-- Given instruction --
Display every row below that contains the string "pixel", copying each such row in full. Matching is case-sensitive.
▼▼▼
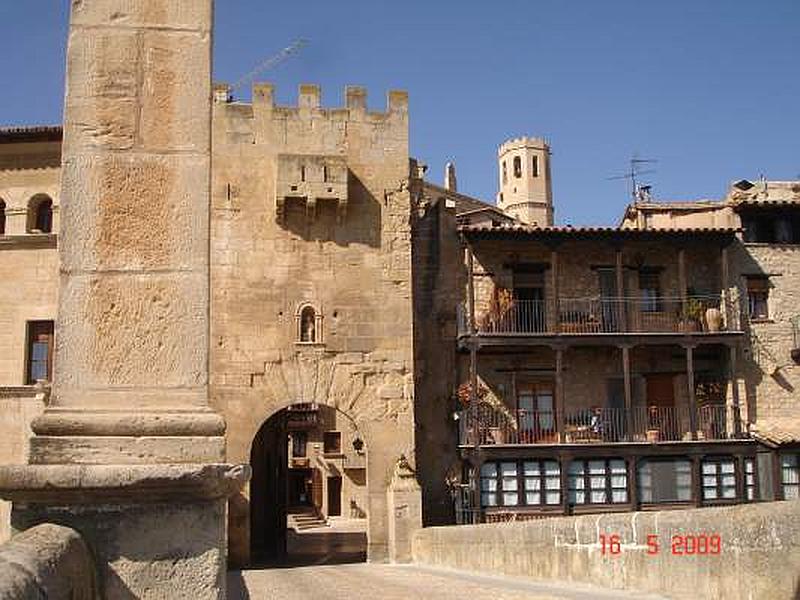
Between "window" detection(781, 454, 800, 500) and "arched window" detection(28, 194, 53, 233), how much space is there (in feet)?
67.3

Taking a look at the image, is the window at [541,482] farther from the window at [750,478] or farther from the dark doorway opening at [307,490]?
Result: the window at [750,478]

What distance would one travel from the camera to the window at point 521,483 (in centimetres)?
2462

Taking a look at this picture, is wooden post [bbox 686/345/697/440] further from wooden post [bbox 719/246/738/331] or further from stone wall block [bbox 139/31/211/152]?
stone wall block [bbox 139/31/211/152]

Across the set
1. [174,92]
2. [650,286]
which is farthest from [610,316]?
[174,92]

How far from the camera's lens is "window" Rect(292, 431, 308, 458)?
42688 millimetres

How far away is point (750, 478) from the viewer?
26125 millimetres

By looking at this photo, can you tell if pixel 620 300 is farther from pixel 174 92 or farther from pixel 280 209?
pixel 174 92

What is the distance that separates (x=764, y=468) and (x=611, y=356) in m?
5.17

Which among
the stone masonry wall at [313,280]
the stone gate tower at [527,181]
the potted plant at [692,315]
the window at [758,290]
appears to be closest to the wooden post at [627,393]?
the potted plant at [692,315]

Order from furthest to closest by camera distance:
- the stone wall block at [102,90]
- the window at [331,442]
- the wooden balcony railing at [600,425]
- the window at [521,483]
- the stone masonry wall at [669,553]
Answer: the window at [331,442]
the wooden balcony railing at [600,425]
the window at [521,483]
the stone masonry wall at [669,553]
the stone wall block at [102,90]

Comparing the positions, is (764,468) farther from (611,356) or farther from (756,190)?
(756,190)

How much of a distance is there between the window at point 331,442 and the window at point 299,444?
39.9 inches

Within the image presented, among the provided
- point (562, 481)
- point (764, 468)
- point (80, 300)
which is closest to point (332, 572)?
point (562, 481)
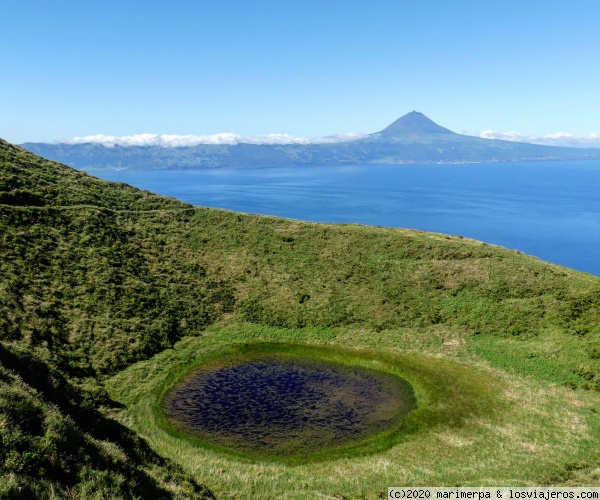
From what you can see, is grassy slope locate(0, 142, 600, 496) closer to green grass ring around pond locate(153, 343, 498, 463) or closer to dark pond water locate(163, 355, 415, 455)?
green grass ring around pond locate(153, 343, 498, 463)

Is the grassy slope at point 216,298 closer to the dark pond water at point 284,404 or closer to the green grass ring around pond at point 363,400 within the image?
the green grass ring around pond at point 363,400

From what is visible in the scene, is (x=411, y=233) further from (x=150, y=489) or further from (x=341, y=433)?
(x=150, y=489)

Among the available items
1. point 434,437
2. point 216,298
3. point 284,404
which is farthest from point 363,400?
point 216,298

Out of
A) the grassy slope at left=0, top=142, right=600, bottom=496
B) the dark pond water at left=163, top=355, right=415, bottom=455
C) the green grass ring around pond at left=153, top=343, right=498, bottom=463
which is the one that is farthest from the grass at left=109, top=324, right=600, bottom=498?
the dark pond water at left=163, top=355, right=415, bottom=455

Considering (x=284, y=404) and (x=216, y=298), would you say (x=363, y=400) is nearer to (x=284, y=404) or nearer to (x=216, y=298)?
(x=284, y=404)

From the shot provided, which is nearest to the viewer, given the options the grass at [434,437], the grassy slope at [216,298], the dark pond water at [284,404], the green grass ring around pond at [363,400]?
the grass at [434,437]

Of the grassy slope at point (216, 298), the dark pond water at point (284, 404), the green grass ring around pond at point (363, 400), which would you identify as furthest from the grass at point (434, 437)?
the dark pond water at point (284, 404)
▲▲▲
▼▼▼
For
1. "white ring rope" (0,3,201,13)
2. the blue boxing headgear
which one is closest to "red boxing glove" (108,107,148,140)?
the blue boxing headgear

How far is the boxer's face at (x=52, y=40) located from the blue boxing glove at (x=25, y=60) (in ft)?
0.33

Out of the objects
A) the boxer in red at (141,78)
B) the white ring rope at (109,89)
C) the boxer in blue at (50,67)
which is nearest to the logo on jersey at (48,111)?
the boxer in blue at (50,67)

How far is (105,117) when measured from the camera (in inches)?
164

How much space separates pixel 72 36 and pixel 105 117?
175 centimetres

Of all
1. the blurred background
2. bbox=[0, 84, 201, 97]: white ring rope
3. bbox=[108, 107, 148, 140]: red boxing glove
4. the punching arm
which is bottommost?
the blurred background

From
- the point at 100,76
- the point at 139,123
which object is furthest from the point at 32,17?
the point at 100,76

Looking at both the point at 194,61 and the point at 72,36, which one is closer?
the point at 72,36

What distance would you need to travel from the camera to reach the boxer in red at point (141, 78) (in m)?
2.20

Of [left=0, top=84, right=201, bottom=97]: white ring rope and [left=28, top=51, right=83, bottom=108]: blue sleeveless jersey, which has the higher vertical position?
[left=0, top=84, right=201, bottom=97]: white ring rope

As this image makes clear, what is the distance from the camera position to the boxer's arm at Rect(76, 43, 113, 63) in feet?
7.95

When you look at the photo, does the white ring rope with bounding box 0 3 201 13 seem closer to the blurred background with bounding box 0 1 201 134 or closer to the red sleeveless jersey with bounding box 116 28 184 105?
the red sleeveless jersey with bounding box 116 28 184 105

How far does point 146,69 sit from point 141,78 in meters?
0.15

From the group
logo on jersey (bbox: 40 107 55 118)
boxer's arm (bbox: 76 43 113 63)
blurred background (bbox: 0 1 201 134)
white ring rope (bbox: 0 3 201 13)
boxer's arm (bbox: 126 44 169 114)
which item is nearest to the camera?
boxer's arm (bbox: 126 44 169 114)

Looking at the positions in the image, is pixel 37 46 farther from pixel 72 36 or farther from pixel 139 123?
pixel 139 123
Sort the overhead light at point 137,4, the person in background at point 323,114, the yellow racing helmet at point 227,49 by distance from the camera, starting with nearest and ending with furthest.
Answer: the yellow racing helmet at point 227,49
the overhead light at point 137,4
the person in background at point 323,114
▲▲▲
-- Correct response --
By looking at this photo, can you tell if pixel 620 300 is farther from pixel 174 92 or farther from pixel 280 209?
pixel 174 92
How much space separates pixel 72 36 and pixel 105 117?
Looking at the positions in the image, is pixel 37 46 farther from pixel 72 36 or farther from pixel 139 123?
pixel 139 123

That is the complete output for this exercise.